[Recorded data]
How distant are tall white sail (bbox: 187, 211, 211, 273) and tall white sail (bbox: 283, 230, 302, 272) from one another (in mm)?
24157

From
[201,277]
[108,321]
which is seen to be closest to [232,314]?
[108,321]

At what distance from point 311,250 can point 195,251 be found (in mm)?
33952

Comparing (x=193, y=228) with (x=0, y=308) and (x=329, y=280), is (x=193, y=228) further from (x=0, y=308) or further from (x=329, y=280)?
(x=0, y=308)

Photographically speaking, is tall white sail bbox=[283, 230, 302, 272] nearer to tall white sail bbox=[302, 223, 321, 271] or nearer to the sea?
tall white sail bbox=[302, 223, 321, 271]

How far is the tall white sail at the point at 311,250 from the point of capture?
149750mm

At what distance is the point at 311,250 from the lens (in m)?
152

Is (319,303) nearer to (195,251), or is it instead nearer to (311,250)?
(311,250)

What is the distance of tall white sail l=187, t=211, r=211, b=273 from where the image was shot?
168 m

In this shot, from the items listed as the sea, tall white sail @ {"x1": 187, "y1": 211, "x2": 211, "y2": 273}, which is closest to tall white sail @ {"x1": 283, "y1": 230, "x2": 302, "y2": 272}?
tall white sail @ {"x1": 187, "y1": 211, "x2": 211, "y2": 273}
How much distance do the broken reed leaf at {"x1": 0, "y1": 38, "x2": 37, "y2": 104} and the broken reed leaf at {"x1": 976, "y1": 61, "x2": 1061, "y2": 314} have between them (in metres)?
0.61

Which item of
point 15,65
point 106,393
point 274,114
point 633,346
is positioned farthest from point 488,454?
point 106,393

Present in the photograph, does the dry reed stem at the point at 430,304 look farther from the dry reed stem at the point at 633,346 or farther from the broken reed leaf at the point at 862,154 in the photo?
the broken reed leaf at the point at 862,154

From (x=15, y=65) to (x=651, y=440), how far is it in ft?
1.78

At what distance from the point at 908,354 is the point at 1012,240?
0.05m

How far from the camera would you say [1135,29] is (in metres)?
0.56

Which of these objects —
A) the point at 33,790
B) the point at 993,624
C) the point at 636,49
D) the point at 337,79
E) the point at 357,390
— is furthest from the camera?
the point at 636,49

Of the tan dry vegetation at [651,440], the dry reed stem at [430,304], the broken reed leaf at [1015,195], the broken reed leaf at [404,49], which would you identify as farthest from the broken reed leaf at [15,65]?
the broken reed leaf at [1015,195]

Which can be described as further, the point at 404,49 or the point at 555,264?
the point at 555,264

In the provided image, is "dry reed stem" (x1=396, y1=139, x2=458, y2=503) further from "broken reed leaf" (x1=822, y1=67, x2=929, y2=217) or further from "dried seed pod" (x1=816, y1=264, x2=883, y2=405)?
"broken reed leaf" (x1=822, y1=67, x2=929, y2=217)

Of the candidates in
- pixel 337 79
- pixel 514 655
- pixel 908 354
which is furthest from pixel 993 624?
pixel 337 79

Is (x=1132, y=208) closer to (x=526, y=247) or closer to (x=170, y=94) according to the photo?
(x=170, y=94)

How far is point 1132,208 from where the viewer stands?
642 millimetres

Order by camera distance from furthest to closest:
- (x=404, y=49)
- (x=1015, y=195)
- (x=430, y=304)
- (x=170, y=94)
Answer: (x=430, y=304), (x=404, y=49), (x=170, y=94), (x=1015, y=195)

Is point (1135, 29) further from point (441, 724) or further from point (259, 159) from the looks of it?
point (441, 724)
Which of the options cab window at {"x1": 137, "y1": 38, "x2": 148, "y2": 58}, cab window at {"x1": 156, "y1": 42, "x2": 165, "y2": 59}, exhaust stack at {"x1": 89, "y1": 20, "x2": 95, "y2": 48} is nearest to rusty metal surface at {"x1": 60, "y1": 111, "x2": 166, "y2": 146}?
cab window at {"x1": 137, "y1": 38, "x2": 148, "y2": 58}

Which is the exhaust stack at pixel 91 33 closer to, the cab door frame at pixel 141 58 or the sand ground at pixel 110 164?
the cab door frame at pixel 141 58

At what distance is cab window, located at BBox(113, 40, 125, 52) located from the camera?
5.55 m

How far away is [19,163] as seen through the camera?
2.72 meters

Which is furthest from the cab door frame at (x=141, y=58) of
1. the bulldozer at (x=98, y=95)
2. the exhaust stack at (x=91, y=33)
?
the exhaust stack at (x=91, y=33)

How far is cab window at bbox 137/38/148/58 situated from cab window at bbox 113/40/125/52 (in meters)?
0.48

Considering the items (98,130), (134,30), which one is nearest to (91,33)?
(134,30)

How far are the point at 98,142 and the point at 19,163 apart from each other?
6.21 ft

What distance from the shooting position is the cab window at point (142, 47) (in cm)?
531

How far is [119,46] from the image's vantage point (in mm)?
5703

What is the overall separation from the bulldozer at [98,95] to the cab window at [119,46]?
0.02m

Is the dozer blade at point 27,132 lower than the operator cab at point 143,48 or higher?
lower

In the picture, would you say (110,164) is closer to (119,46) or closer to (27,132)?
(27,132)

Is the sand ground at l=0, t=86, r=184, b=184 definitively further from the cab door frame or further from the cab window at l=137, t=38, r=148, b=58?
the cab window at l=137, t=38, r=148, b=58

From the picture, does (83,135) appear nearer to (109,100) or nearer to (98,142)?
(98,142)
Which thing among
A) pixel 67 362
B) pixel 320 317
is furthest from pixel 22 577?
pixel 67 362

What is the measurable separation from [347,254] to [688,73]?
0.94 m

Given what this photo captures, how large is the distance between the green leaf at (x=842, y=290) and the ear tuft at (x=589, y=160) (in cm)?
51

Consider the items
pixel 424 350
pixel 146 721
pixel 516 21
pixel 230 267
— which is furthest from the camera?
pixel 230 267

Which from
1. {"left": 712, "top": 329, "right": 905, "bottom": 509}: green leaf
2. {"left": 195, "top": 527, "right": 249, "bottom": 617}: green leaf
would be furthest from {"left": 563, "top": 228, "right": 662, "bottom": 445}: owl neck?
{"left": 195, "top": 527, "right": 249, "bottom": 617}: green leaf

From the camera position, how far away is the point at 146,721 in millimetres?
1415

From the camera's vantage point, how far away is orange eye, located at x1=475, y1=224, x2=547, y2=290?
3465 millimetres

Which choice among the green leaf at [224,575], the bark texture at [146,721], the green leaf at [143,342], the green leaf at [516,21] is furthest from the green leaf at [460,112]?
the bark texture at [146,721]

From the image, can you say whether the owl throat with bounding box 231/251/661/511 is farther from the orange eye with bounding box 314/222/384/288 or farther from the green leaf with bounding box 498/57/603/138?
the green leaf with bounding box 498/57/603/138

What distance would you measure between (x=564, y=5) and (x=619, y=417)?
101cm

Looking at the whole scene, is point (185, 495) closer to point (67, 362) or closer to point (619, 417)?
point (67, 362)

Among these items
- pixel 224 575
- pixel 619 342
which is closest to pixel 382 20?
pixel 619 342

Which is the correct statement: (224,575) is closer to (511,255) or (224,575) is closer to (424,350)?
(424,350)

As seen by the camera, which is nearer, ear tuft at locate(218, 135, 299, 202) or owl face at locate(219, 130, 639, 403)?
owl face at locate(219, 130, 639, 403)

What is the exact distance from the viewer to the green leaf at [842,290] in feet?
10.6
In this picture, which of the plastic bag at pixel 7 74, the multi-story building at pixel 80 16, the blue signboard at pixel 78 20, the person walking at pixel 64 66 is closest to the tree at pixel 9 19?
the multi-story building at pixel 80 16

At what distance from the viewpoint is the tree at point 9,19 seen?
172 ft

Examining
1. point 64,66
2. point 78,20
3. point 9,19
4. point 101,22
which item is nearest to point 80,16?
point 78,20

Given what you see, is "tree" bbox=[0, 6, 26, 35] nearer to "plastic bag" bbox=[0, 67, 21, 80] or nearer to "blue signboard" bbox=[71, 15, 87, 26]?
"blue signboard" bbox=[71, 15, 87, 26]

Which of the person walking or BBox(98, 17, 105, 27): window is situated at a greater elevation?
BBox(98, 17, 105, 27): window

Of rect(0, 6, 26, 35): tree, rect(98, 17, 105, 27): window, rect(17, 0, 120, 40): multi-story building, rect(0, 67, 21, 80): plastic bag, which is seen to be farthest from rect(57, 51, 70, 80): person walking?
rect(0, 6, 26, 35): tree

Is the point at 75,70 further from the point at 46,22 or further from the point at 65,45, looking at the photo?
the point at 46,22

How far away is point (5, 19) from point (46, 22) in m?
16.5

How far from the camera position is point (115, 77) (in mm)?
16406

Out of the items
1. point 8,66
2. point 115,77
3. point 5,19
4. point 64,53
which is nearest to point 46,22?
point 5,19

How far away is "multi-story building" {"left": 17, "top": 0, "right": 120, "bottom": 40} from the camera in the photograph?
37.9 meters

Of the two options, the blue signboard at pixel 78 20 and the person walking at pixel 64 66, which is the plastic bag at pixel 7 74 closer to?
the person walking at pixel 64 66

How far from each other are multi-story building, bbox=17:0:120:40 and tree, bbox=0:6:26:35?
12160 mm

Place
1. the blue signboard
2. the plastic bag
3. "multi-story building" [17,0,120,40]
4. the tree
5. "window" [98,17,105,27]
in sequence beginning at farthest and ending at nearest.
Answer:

**WHAT IS NEEDED**
Rewrite the listing from the line containing "How far is [119,46]" up to and including the line containing "3465 millimetres", substituting "lens" for "camera" and leaving everything else unchanged.

**FINAL ANSWER**
How far is [119,46] from the image's vantage point (in mm)?
5703

What is the overall separation from the bulldozer at [98,95] to the cab window at [119,46]?
0.02m

Is the dozer blade at point 27,132 lower than the operator cab at point 143,48 or higher?
lower

In the picture, would you say (110,164) is closer to (119,46) or closer to (27,132)?
(27,132)

Is the sand ground at l=0, t=86, r=184, b=184 definitively further from the cab door frame or further from the cab window at l=137, t=38, r=148, b=58?
the cab window at l=137, t=38, r=148, b=58

From the picture, does (83,135) appear nearer to (109,100) or nearer to (98,142)?
(98,142)
Which thing among
A) pixel 67 362
B) pixel 320 317
is furthest from pixel 22 577?
pixel 67 362

What is the measurable separation from [347,254] to [688,73]?
0.94 m

Given what this photo captures, how large is the distance between the green leaf at (x=842, y=290) and the ear tuft at (x=589, y=160) (in cm)?
51

Consider the items
pixel 424 350
pixel 146 721
pixel 516 21
pixel 230 267
— which is furthest from the lens?
pixel 230 267

Which from
1. {"left": 712, "top": 329, "right": 905, "bottom": 509}: green leaf
2. {"left": 195, "top": 527, "right": 249, "bottom": 617}: green leaf
would be furthest from {"left": 563, "top": 228, "right": 662, "bottom": 445}: owl neck?
{"left": 195, "top": 527, "right": 249, "bottom": 617}: green leaf

From the lens position, how far away is the point at 146,721 in millimetres?
1415

From the lens's vantage point, how far away is orange eye, located at x1=475, y1=224, x2=547, y2=290?
3465 millimetres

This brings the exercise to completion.